De poldermolen van de Zandjerpolder was een achtkante, met vertikale planken (blauw geverfd) gedekte grondzeiler op veldmuren en met een houtgedekte kap. Beide roeden waren voorzien van zelfzwichting. De molen had een gietijzeren as van het fabrikaat De Prins van Oranje, nr.1434 uit 1894. De molen was uitgerust met een schroef en bemaalde de Zandjerpolder, groot 690 ha en opgericht in 1816.
De molen is gebouwd in 1892, op de plaats waar in 1879 de voorganger uit 1816 werd afgebroken, door aannemers-molenmakers Jans Dreise en Sjabbo Buitenkamp uit Schildwolde. Architect was E. Wiertsema. Vanaf de bouw had de molen als hulpkracht een stoommachine. Bij de bouw werd gebruik gemaakt van de houtzaagmolen van J. Hooites uit Foxholsterbosch.

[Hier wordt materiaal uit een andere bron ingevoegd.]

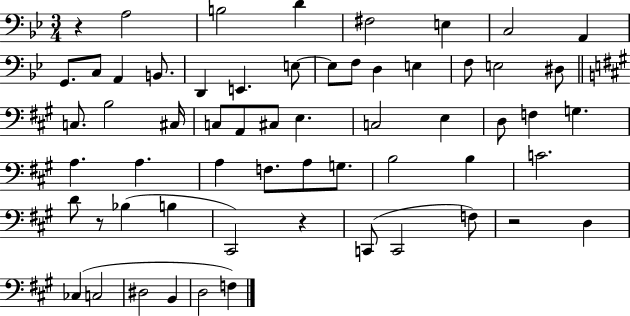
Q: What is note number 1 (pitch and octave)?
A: A3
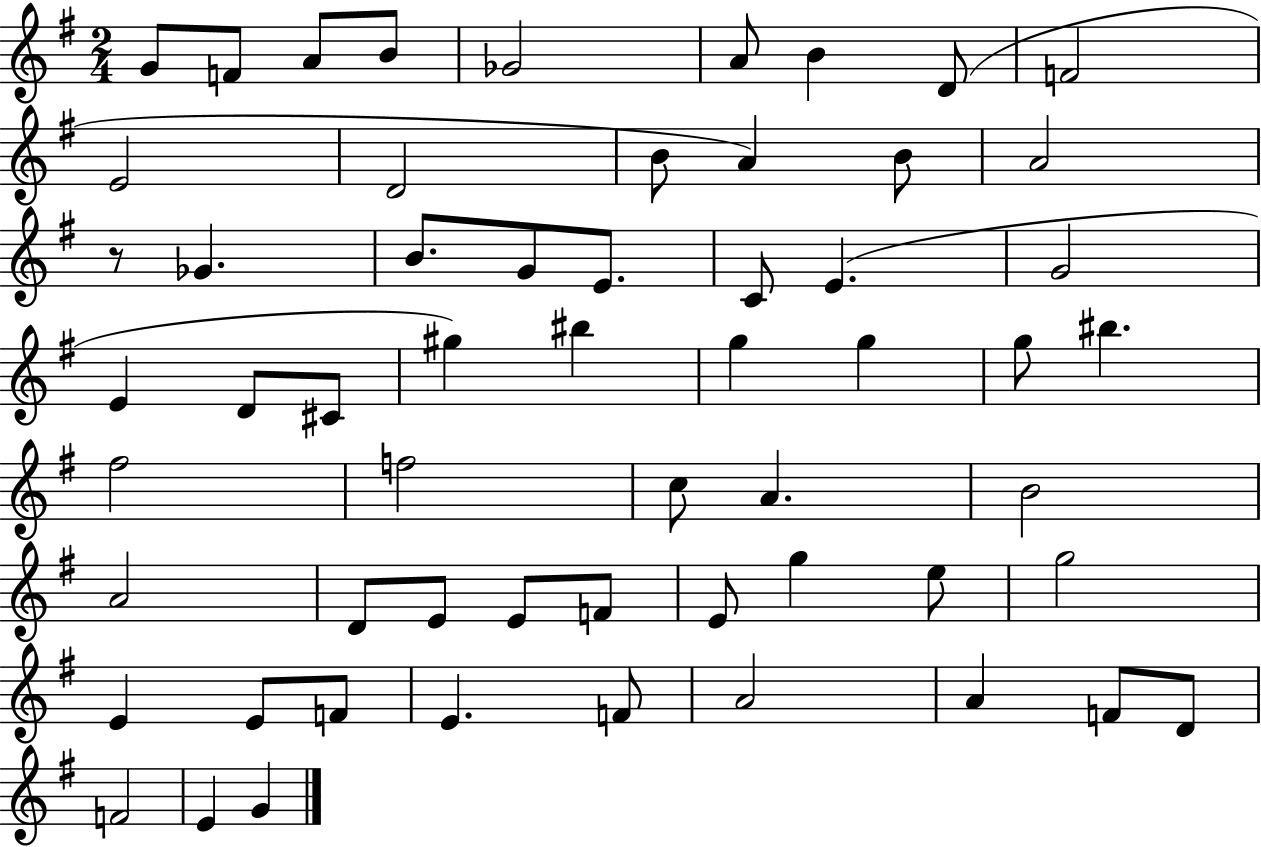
G4/e F4/e A4/e B4/e Gb4/h A4/e B4/q D4/e F4/h E4/h D4/h B4/e A4/q B4/e A4/h R/e Gb4/q. B4/e. G4/e E4/e. C4/e E4/q. G4/h E4/q D4/e C#4/e G#5/q BIS5/q G5/q G5/q G5/e BIS5/q. F#5/h F5/h C5/e A4/q. B4/h A4/h D4/e E4/e E4/e F4/e E4/e G5/q E5/e G5/h E4/q E4/e F4/e E4/q. F4/e A4/h A4/q F4/e D4/e F4/h E4/q G4/q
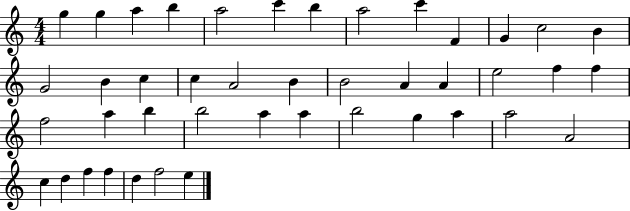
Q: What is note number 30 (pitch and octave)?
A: A5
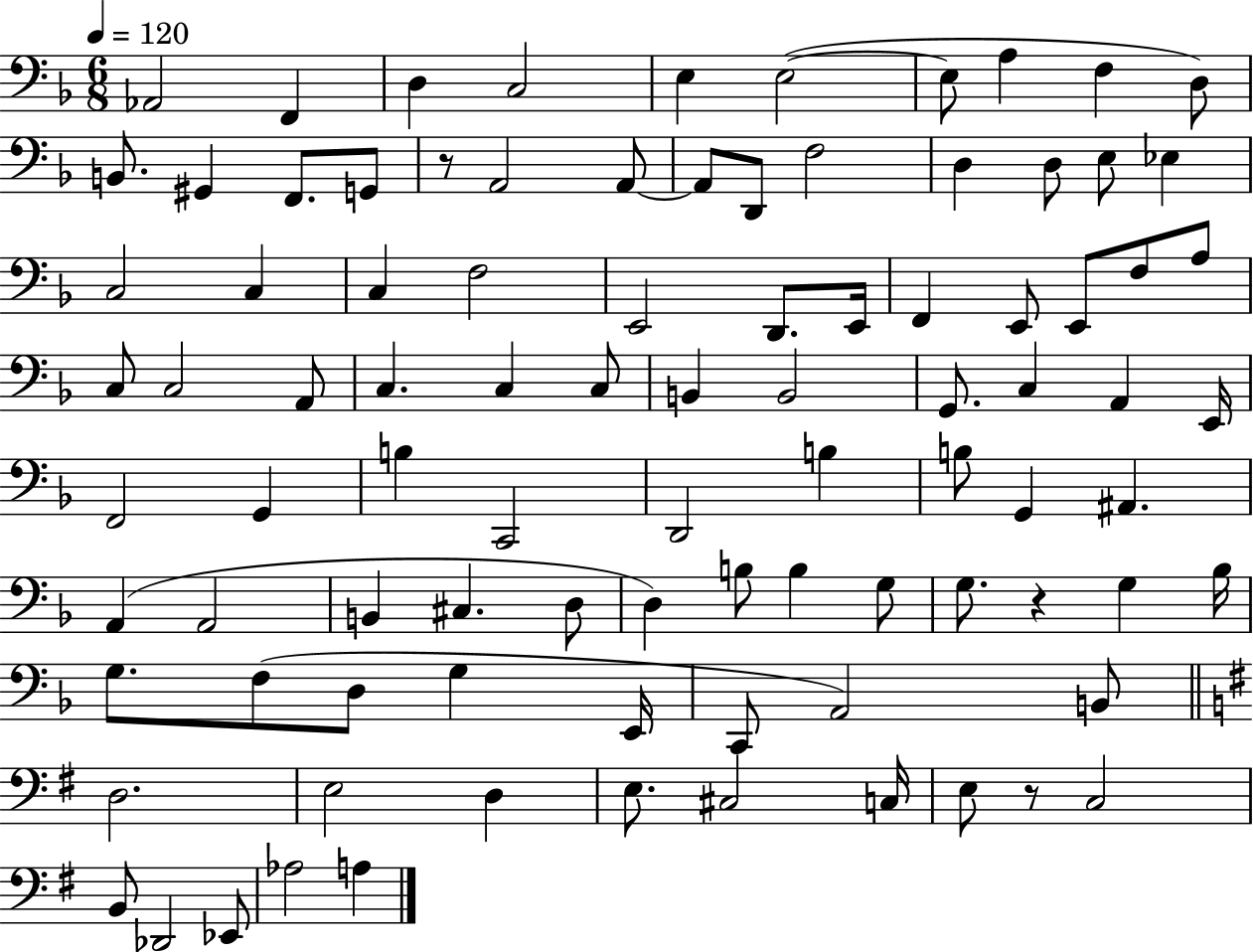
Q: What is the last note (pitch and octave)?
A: A3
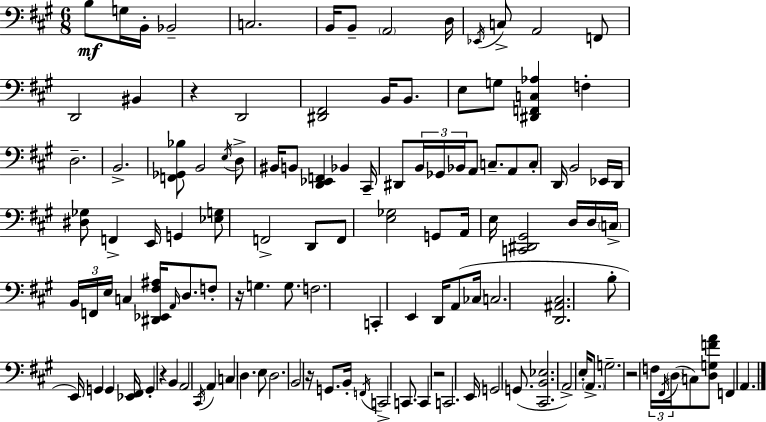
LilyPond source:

{
  \clef bass
  \numericTimeSignature
  \time 6/8
  \key a \major
  b8\mf g16 b,16-. bes,2-- | c2. | b,16 b,8-- \parenthesize a,2 d16 | \acciaccatura { ees,16 } c8-> a,2 f,8 | \break d,2 bis,4 | r4 d,2 | <dis, fis,>2 b,16 b,8. | e8 g8 <dis, f, c aes>4 f4-. | \break d2.-- | b,2.-> | <f, ges, bes>8 b,2 \acciaccatura { e16 } | d8-> bis,16 b,8 <d, ees, f,>4 bes,4 | \break cis,16-- dis,8 \tuplet 3/2 { b,16 ges,16 bes,16 } a,8 c8.-- | a,8 c8-. d,16 b,2 | ees,16 d,16 <dis ges>8 f,4-> e,16 g,4 | <ees g>8 f,2-> | \break d,8 f,8 <e ges>2 | g,8 a,16 e16 <c, dis, gis,>2 | d16 d16 \parenthesize c16-> \tuplet 3/2 { b,16 f,16 e16 } c4 <dis, ees, fis ais>16 \grace { a,16 } | d8. f8-. r16 g4. | \break g8. f2. | c,4-. e,4 d,16 | a,8( ces16 c2. | <d, ais, cis>2. | \break b8-. e,16) g,4 g,4 | <ees, fis,>16 g,4-. r4 b,4 | a,2 \acciaccatura { cis,16 } | a,4 c4 d4. | \break e8 d2. | b,2 | r16 g,8. b,16-. \acciaccatura { f,16 } c,2-> | c,8. c,4 r2 | \break c,2. | e,16 g,2 | g,8.( <cis, b, ees>2. | a,2->) | \break e16-. \parenthesize a,8.-> g2.-- | r2 | \tuplet 3/2 { f16 \acciaccatura { fis,16 }( \parenthesize d16 } c8) <d g f' a'>8 f,4 | a,4. \bar "|."
}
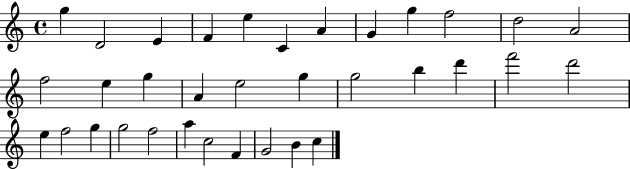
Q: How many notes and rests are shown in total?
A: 34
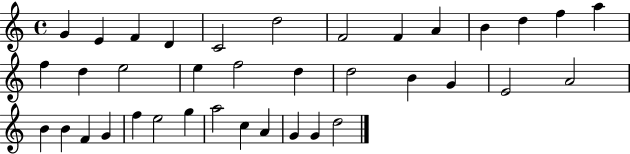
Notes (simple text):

G4/q E4/q F4/q D4/q C4/h D5/h F4/h F4/q A4/q B4/q D5/q F5/q A5/q F5/q D5/q E5/h E5/q F5/h D5/q D5/h B4/q G4/q E4/h A4/h B4/q B4/q F4/q G4/q F5/q E5/h G5/q A5/h C5/q A4/q G4/q G4/q D5/h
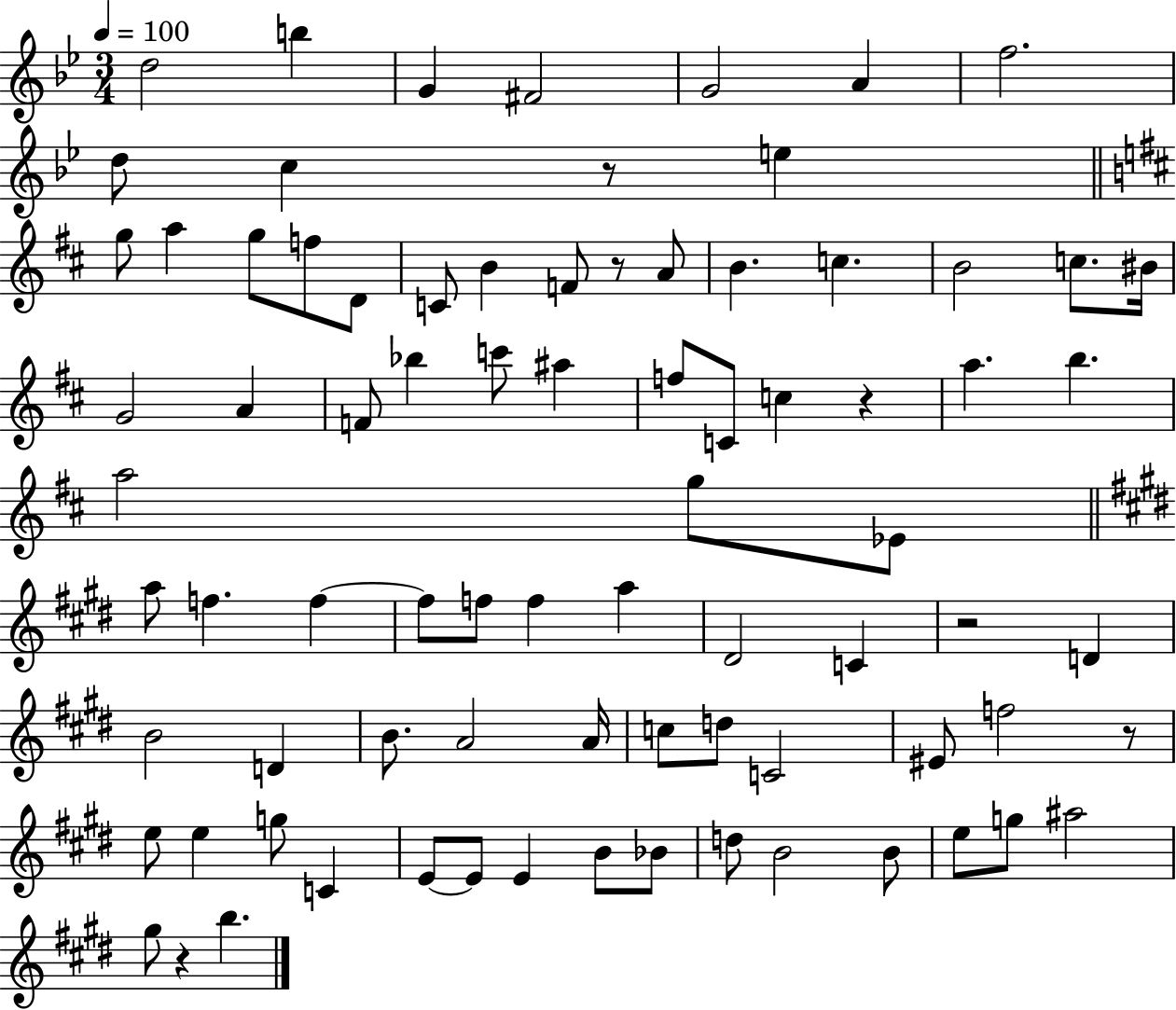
D5/h B5/q G4/q F#4/h G4/h A4/q F5/h. D5/e C5/q R/e E5/q G5/e A5/q G5/e F5/e D4/e C4/e B4/q F4/e R/e A4/e B4/q. C5/q. B4/h C5/e. BIS4/s G4/h A4/q F4/e Bb5/q C6/e A#5/q F5/e C4/e C5/q R/q A5/q. B5/q. A5/h G5/e Eb4/e A5/e F5/q. F5/q F5/e F5/e F5/q A5/q D#4/h C4/q R/h D4/q B4/h D4/q B4/e. A4/h A4/s C5/e D5/e C4/h EIS4/e F5/h R/e E5/e E5/q G5/e C4/q E4/e E4/e E4/q B4/e Bb4/e D5/e B4/h B4/e E5/e G5/e A#5/h G#5/e R/q B5/q.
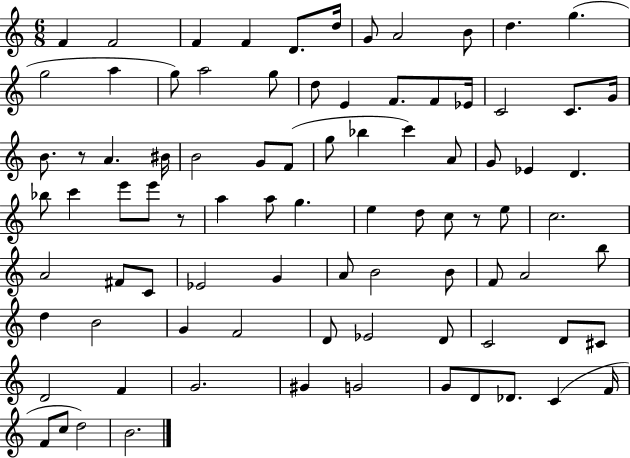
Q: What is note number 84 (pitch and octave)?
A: B4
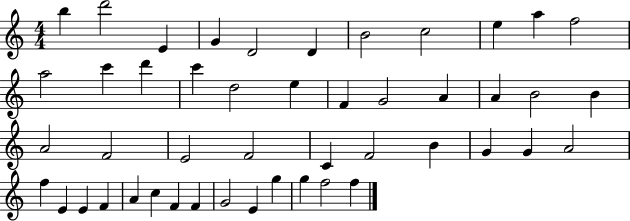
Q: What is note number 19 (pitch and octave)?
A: G4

In 1946 werd de bemaling overgenomen door een elektrisch gemaal van 50 pk. Mulders zijn hier geweest J. Korringa (1881-1940) en daarna J. Slager. In 1961 werd de molen aan de Provinciale Waterstaat verkocht voor f.1. Deze liet de molen in juli 1963 afbreken door D. Medendorp. De sloopvergunning dateert van 29 januari 1963. Aanvankelijk werden de onderdelen (waaronder een gietijzeren as) opgeslagen bij Provinciale Waterstaat; later werden ze verkocht aan molenmaker Roemeling voor gebruik elders.
Standplaats: 3,75 km ten noordwesten van de kerk van het dorp aan de zuidoostzijde van het Afwateringskanaal. Coördinaten: 247,58#586,37.